Aesthetic
Realism seminar:
The Fight
between Boredom
and Awareness
in a Woman's Mind, part
2
At
Florida State University, though I’d hoped
through English literature
and history to have a wider interest in
things, I began to find it difficult
to concentrate—everything seemed a wash.
At night I often hung out
with friends at the college pub; I felt
livelier after I had a few drinks.
Other times I would listen to my Elton John
records alone in the dorm.
I
looked to meet a man who would save me from a
world I felt was cold and
dreary. I liked dating Tom, whose eyes
lit up whenever he saw me.
Now I felt tinglingly aware! But who he
was, and what he was hoping
for, I was little interested in. And as
I was seeing Tom, I was also
writing letters to another man stationed
overseas, thinking the more men
who were interested in me, the better I'd
feel. But I didn't feel
better, I felt ashamed, and stopped seeing Tom
after a few months. I was
22, and already felt weary about the future.
Several
months after this, a great thing happened: I
began to have Aesthetic
Realism consultations! "How tired are
you of life?" my consultants
asked me. How did they know? I wondered,
but I languidly answered
"Ah, not too terribly tired."
Consultants:
Do you feel the world is interesting
or dull? I hadn’t seen it as
interesting, but I felt honestly hopeful
that I was going to learn how. Then they
asked: "Are you going
to like the world because you have a lot of
men interested in you…or because
you see it in a way that is honest, beautiful,
and just?"
As
my consultants talked about the meaning of
this principle of Aesthetic
Realism “The world, art, and self explain each
other: each is the aesthetic
oneness of opposites,” I began to see things
differently. One question
they asked was "Are you, like this table, both
surface and depth?"
This was the beginning to seeing many things
with greater dimension.
After this consultation, I had a fresh
awareness of the world around me.
Walking down the street, I felt something new:
I was related to things—to
a maple tree I saw--it was one tree with many
leaves as I was one person
with many thoughts.
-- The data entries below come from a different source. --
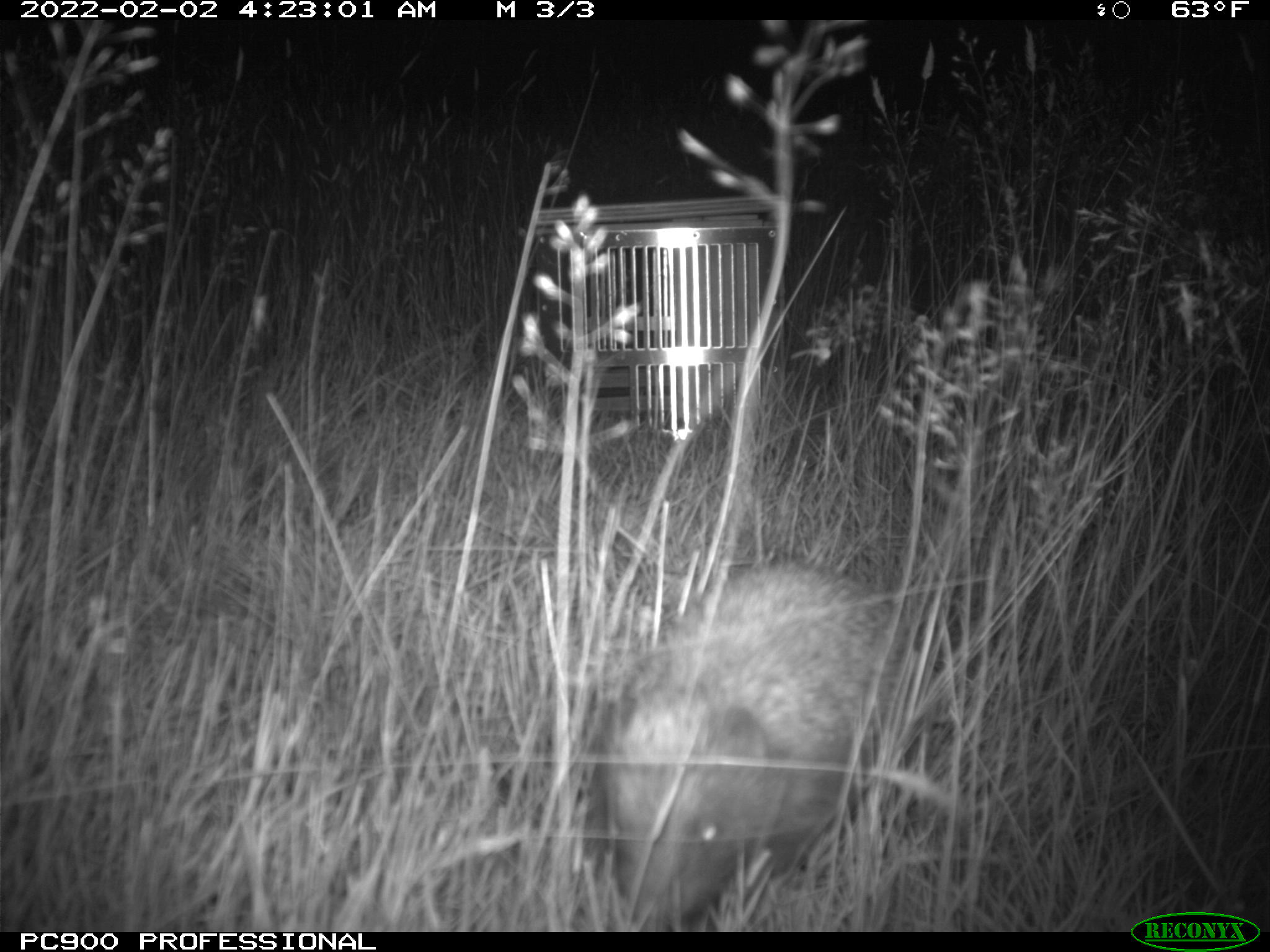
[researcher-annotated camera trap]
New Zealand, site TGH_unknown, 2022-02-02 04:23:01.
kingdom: Animalia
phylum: Chordata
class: Mammalia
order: Eulipotyphla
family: Erinaceidae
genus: Erinaceus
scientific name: Erinaceus europaeus europaeus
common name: european hedgehog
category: hedgehog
Hedgehog (european hedgehog) (Erinaceus europaeus europaeus).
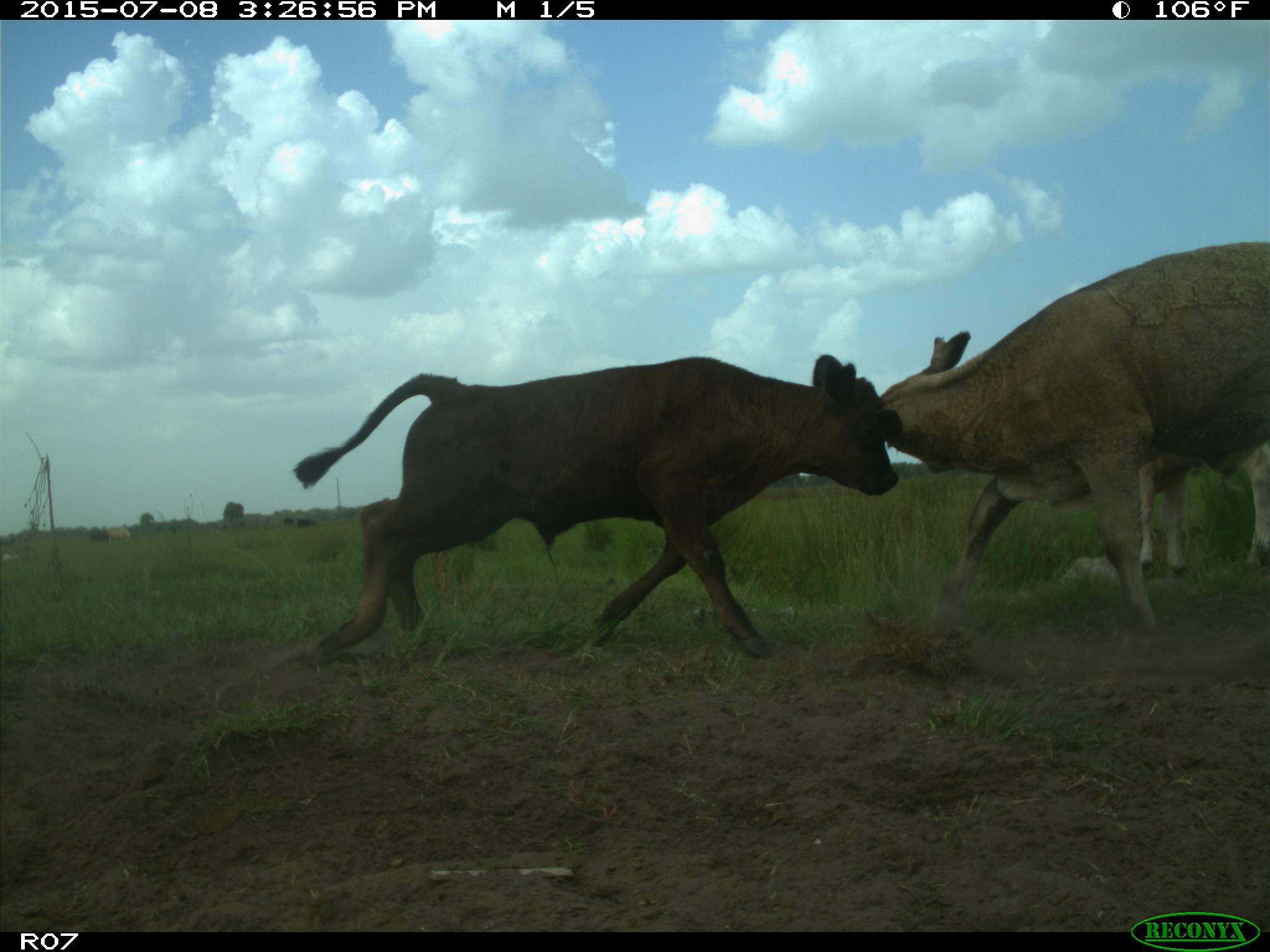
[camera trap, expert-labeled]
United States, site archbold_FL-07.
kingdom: Animalia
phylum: Chordata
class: Mammalia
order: Artiodactyla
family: Bovidae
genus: Bos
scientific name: Bos taurus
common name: domestic cow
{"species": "Bos taurus (domestic cow)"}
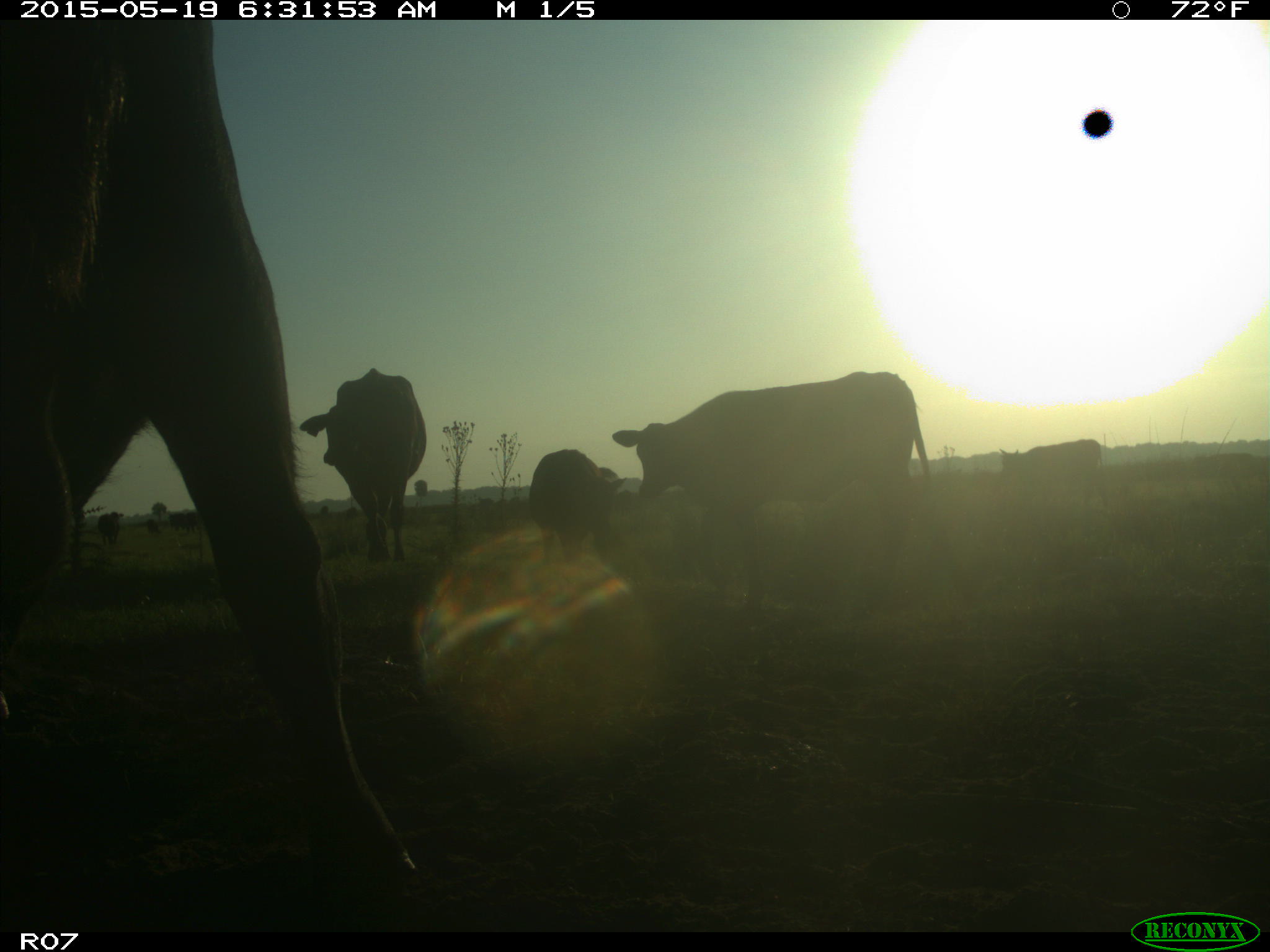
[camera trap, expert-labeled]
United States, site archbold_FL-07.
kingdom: Animalia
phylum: Chordata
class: Mammalia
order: Artiodactyla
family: Bovidae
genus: Bos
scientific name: Bos taurus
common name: domestic cow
And as I passed a
woman, I felt a kinship: she
had a surface, and also feelings beneath, as I
did.
2.
Awareness in an important Woman of the
20th Century
Frances Perkins, whom
my colleague Irene Reiss
spoke about in a seminar here some years ago,
is a person I admire for
her passionate,
scientific work to have social
and economic justice come to the American
people. A
former secretary of labor said of her: "Every
man and woman who works at
a living wage, under safe conditions, for
reasonable hours, or who is protected
by unemployment insurance or social security,
is her debtor."
Frances
Perkins was born in Boston in 1880. Her
parents were well
off, described by Bill Severn in his biography
as "strict conservative
pillars of the Congregational Church," who
"protected [their daughter]
from the harsher realities of life. She was
shielded from those who lived
in less fortunate homes, cautioned not to
speak to strangers."
She
was encouraged to feel she was better than
some people and should keep
her distance. This, however, made her
fearful. She recalled
that she was exceedingly shy, so much so that
she hesitated to walk "into
the public library to ask for a book or to go
into a store to buy a spool
of thread."
When she began school
and became aware that one of her best friends
came from an impoverished
home, she was troubled, and anxiously asked
her parents questions.
"In Frances Perkins family's opinion," Severn
writes,
alcohol
was the primary evil that
dragged…people down into poverty, along with
shiftlessness….Her father
[told] her [she] shouldn't concern herself
with such things, when she asked
"But why are so many nice people poor?"
She would come to have a
vivid awareness of "such
things"; they would concern her life most.
While
attending college at Mount Holyoke, one of her
professors encouraged
her to major in chemistry. Unlike me,
she felt the stimulus of the
course “opened her mind and gave her a
scientific approach to other things."
For a course she took on industrial growth in
America, she visited factories
and described the shocking conditions of
working people.
"I was
horrified at the work that
many women and children had to do in
factories…."There were absolutely
no effective laws that regulated the number
of hours they were permitted
to work. There were no provisions which
guarded their health nor…compensation
in case of injury. Those things seemed
very wrong."
She was becoming keener
and keener--using scientific
observation to come to logical
conclusions. Biographer George Martin
wrote:
She
discovered that one serious accident—say,
the loss of a man’s hand—could drive a
steady, sober working family into
penury…. Avoiding poverty therefore was not
a question simply of liquor
or laziness but also of safety devices on
machines…."
When, in her senior year
she heard a speech by
the important reformer Florence Kelley on the
horrors of child labor and
sweatshops, Ms. Perkins
knew with certainty
social justice would be her vocation.